• [STATED GOAL]: Starting at the line containing "How far from" and ending at the last line of the rows below, give every line as a JSON list of strings, one string per line, with blank lines omitted.

— Begin EXCERPTED RECORDS —

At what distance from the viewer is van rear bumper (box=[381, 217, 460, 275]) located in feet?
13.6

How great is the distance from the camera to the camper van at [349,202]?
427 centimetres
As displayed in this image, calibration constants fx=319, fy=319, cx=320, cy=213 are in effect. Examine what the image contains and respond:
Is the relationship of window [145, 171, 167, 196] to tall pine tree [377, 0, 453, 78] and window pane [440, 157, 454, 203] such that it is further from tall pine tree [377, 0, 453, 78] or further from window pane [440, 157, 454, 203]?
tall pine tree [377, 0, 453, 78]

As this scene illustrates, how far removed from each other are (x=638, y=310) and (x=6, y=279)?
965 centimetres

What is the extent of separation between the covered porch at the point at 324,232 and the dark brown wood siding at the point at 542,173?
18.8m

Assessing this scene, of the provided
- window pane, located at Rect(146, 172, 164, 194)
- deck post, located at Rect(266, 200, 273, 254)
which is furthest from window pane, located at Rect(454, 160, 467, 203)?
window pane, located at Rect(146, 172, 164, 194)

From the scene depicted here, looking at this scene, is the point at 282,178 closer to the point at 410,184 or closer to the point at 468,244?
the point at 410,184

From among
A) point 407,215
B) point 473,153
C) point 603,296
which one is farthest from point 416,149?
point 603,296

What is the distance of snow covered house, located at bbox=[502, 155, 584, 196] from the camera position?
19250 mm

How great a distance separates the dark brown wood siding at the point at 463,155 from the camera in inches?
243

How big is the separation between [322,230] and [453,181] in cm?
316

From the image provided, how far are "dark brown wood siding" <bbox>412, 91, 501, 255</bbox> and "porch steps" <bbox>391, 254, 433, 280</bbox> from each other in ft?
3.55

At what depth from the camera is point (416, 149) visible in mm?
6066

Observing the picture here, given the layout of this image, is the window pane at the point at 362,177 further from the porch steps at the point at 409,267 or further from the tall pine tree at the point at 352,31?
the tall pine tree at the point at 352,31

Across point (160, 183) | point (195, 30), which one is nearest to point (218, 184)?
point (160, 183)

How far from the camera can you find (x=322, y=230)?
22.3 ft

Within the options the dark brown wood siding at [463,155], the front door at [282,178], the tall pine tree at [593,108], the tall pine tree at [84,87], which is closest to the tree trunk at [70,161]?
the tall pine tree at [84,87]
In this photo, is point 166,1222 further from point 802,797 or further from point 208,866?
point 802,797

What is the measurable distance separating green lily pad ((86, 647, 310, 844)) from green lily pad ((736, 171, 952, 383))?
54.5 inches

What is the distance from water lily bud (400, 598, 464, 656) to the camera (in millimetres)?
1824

— End EXCERPTED RECORDS —

• [CORRECT RESULT]:
[
  "How far from the camera can you find (x=322, y=230)?",
  "22.3 ft",
  "Within the options the dark brown wood siding at [463,155], the front door at [282,178], the tall pine tree at [593,108], the tall pine tree at [84,87], which is closest to the tree trunk at [70,161]?",
  "the tall pine tree at [84,87]",
  "In this photo, is point 166,1222 further from point 802,797 or further from point 208,866?",
  "point 802,797",
  "What is the measurable distance separating green lily pad ((86, 647, 310, 844)) from green lily pad ((736, 171, 952, 383))?",
  "54.5 inches",
  "What is the distance from water lily bud (400, 598, 464, 656) to the camera (in millimetres)?",
  "1824"
]